Господин Алоиз Макно принялся ему что-то втолковывать с цифрами, но я его уже не слушал. Хлебнул я как следует из бокала, выгреб из кармана кучу мелочи, слез с табуретки и первым делом запустил музыкальный автомат на полную катушку. Есть там одна такая песенка — «Не возвращайся, если не уверен». Очень она на меня хорошо действует после Зоны… Ну, автомат, значит, гремит и завывает, а я забрал свой бокал и пошёл в угол к «однорукому бандиту» старые счёты сводить. И полетело время, как птичка… Просаживаю это я последний никель, и тут вваливаются под гостеприимные своды Ричард Нунан с Гуталином. Гуталин уже на бровях, вращает белками и ищет, кому бы дать в ухо, а Ричард Нунан нежно держит его под руку и отвлекает анекдотами. Хороша парочка! Гуталин здоровенный, чёрный, как офицерский сапог, курчавый, ручищи до колен, а Дик — маленький, кругленький, розовенький весь, благостный, только что не светится.

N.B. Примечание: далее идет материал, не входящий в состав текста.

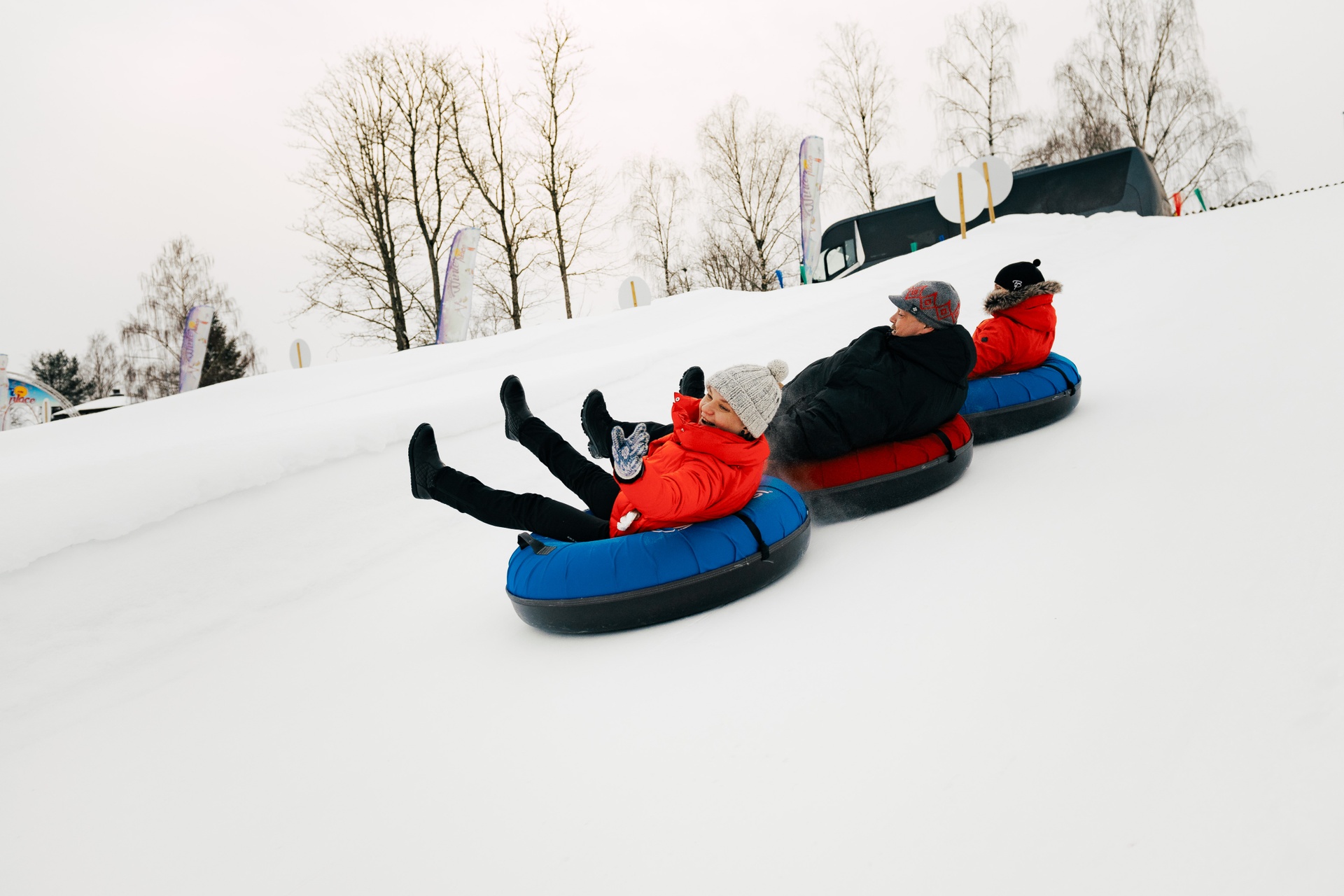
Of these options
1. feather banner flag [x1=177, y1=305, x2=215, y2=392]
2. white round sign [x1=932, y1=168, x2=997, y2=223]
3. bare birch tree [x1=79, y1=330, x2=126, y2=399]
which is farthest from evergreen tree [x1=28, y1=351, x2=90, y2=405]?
white round sign [x1=932, y1=168, x2=997, y2=223]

— А! — кричит Дик, увидев меня. — Вот и Рэд здесь! Иди к нам, Рэд!
— Пр-равильно! — ревёт Гуталин. — Во всём городе есть только два человека — Рэд и я! Все остальные — свиньи, дети сатаны. Рэд! Ты тоже служишь сатане, но ты всё-таки человек…
Я подхожу к ним со своим бокалом, Гуталин сгребает меня за куртку, сажает за столик и говорит:
— Садись, Рыжий! Садись, слуга сатаны! Люблю тебя. Поплачем о грехах человеческих. Горько восплачем!
— Восплачем, — говорю. — Глотнём слёз греха.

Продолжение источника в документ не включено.